A little-noticed change to the federal Employee Retirement Security Act (ERISA) permits plan administrators to charge QDRO processing fees for a 401(k) to plan participants and alternate payees.

Prior to May 2003, the federal regulations precluded plan administrators from charging individual accounts for the review, approval and implementation of QDROs. As of May 2003 the federal regulations were changed to permit administrators or employers to charge the employee for this service. 
 This change in a 1994 Field Advisory Opinion has raised concerns among divorce lawyers, 401(k) plan administrators and firms hired to process QDROs over the reasonableness of fees and potential violations of the plan administrator’s fiduciary responsibilities.

Some outsourcing firms charge significantly higher fees if a QDRO does not exactly conform to the company model – fees that may run well over $1,000, sometimes three of four times higher than those processing the company model. For example, the former US Airways Group Inc., which outsourced QDRO processing to Fidelity, began charging individual accounts in June — $300 if employees use one of Fidelity’s Web-based QDROs and more if they don’t.

To be sure, such charges may barely be noticeable, considering the cost of divorces in the United States today. But QDRO fees can get very high if employers don’t have set charges. For example, processing can run up to $10,000 if an employee repeatedly sends in an incorrect QDRO or up to $30,000 if disputes arise between employees and employers over how plans can be split, lawyers say.

Basic to ERISA’s designation of plan administrators as fiduciaries is the assumption that they act “solely for the benefit of plan participants and certainly not as a ‘cash cow’ for an outside entity.” In challenging the higher charges, an attorney may argue that they are “a violation of the plan’s fiduciary responsibility to operate ‘solely in the interest of participants.’” According to the Department of Labor (DOL), “….if the method of allocation has no reasonable relationship to the services furnished….a case might be made that the fiduciary breached his fiduciary responsibility to act prudently and ‘solely in the interests of the participants’ in selecting the allocation model.”

Usually, one of the attorneys or a pension consultant prepares the QDRO, which is the order dividing a spouse’s pension, retirement benefits or 401K accounts at the time of a divorce, and submits it to the plan administrator for review, approval and implementation, which is called qualifying. Under federal law, a QDRO doesn’t technically become qualified until an employer makes sure it fits certain requirements of the tax code. This processing that can run from hundreds to thousands of dollars, depending on how much legal advice a company needs. According to The Wall Street Journal, pension plans and employers are now regularly deducting the costs related to the QDRO from the plan. By charging higher fees to clients who use their own QDROs, outsourcing firms are “essentially undermining the rights of plan participants and alternate payees.”

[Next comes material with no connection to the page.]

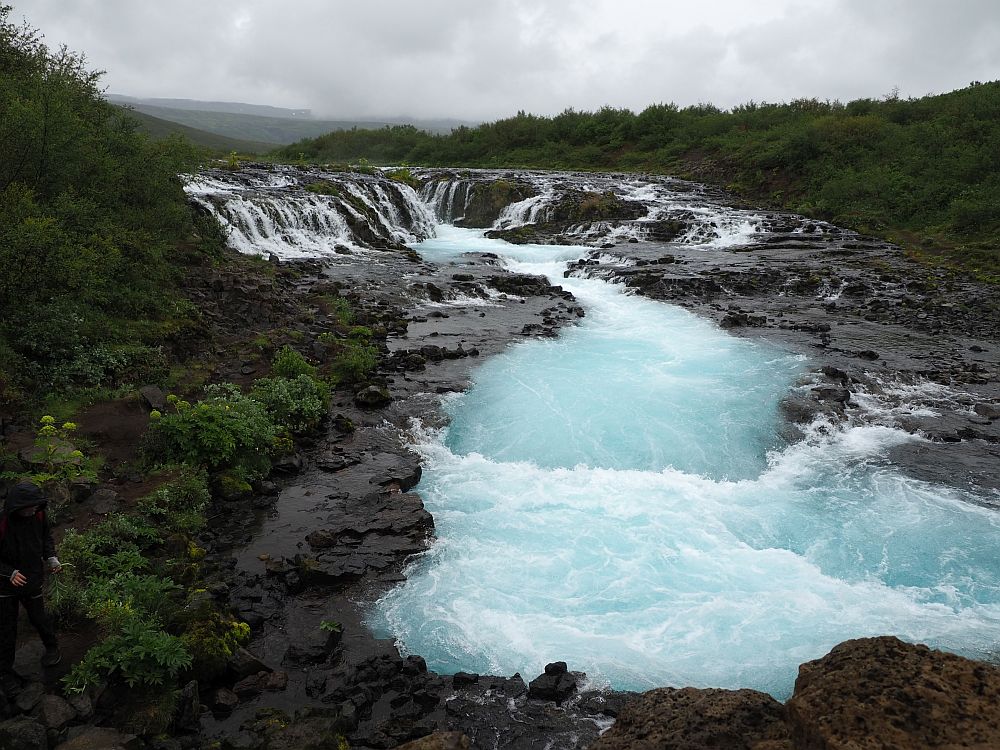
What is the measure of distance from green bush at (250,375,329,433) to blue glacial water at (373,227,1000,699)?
2.24m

Attorneys for divorce litigants must be aware of this change and bargain for the allocation of these costs just as they do the allocation of the costs of preparing the QDRO. Otherwise, the plan owner may have the full cost assessed against them.

In challenging the charges, an attorney for a client who faces higher fees for an attorney- drafted QDRO should review the DOL Field Assistance Bulletin as a first step, then contract the plan’s sponsor’s legal or human resources department to plead the case.

A lawyer should write the plan administrator asking for an itemized explanation of the processing costs for a 401(k) QDRO, including the level of personnel review for a lawyer-drafted QDRO, their pay, the number of hours required for the review. When QDRO processing is outsourced, the lawyer should write directly to the plan fiduciary, the plan administrator, to question if the practice is in keeping with their responsibility to act as prudent fiduciaries.